Some excerpts: "In the past, in democratic societies, political competitors tried to convince voters to support them. They used communication techniques, psychology, media, advertising, strategies based on saying only part of the truth, promising, lying, and so on. The financial efforts to support such campaigns were very high, and competitors often found various ways to finance such activities.

"In the new approach, the business seems to be the same, but the game is decided on another level. To participate and to play at this new level is very expensive – very few may play. It seems to me that at this level only the designers of the system may participate. At this level, a new system is established for the purpose of making consensus buyable. Then the goal is to buy consensus for someone in particular. The participants in the game set new rules without declaring them.

"In this new situation, traditional competitors think that they play the usual game although the game is really changed. Competitors who do not know that they are playing the wrong game lose. The new game is to establish new implicit rules: the owner of the game, of the very private, expensive, sophisticated knowledge and technology, is the winner no matter who the competitors are. [...]

"We may metaphorically name this package social software used by default by agents, to process any kind of information and no matter which cognitive model is adopted. How does this process take place? By diffusing standardized situations via different media. Psychological research makes it clear that there is no linear relationship between advertising and the sales of a product. Why do corporations still insist on such a marketing strategy? The possible answer is that they are not linearly interested in advertising a single, specific product, but in supporting standardized life styles, standardized ways of thinking. They are interested in supporting a system of advertising that generates in the audience the illusion of freedom, in which people are reduced to consumers with the possibility to select and to judge only among a closed set of possibilities. [...]

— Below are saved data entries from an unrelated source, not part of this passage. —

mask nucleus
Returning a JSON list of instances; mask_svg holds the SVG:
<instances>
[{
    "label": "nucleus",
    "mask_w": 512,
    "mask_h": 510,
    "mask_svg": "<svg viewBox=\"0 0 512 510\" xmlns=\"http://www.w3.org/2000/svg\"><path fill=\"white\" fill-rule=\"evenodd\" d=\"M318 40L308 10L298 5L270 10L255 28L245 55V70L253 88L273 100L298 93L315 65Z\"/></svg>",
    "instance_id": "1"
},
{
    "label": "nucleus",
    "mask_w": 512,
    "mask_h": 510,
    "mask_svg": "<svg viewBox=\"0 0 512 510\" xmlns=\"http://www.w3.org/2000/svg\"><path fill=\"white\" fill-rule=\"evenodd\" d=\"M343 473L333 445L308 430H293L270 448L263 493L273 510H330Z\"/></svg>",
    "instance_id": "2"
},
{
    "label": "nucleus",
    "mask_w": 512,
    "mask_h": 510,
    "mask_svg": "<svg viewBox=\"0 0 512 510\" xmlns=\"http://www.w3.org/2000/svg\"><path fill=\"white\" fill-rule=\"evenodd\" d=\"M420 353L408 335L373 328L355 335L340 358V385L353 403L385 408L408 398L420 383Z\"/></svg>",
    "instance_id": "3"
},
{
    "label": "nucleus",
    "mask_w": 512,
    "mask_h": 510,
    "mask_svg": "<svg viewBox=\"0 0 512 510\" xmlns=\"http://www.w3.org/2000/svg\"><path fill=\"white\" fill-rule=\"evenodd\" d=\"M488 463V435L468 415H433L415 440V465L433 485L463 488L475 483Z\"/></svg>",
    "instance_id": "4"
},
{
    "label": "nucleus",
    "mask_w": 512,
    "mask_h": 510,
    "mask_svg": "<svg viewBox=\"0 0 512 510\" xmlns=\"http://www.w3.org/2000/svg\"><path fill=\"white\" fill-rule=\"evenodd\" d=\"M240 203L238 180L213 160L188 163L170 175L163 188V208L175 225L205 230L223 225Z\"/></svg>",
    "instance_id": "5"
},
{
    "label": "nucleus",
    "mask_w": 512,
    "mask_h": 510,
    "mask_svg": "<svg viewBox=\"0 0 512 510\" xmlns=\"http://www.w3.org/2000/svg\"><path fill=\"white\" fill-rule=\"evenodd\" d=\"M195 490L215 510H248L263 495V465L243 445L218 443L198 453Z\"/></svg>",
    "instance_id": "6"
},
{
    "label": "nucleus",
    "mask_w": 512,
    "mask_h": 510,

"In the past, democracies fought the problem of ignorance because they understood that an educated public was essential to democratic stability. Accordingly, they strove to educate people to a more sophisticated and appropriate use of language. Now the situation is reversed. The new approach for controlling social systems is based on ignorance, on a simplified, limited usage of natural language. The source of this situation is a distorted usage of mass media, especially television. The mass media purpose is not to educate, but to reach the maximum number of people with advertising messages that standardize social life. Their purpose is not democratic (to reach everybody with impartial information), but business oriented. Their prime targets are potential buyers and the market. That is the result of a market-oriented education. The language of young people is more and more the language of advertisements; that is, language in the broader sense: words, interests, ways of dressing, ways of behaving, and so on. [...]

"With this impoverization of language, interactions among people are reduced to being events driven. Properties discussed in the daily language are related to materialistic factors, to consumerism (like prices, quality, availability, reliability, effectiveness, etc. of goods) making our societies at a mass level unable to discuss ideals and designs, leaving this dimension to perhaps only religion. [...]

"In our days, democracies are managed by leaders elected by decreasing percentages of voting population (the majority of the voters). It would be an interesting project to research the likely connection between the relative futility of the voting process and the lack of citizen participation in elections. In this framework, some people maintain the illusion of freedom because they can select among pre-established possibilities even if they cannot participate in the controlling design."

"World Futures" is the journal of the General Evolution Research Group (GERG). Grounded in the perspective of humanistic systems science, it is devoted to the exploration of all aspects of evolution.

Gianfranco Minati, Founder and President of the Italian Systems Society (AIRS), lectures in the Department of Built Environment Science and Technology at the Polytechnic University of Milan. A mathematician by training, he is the author, co-author, and editor of numerous academic publications, including eighteen books.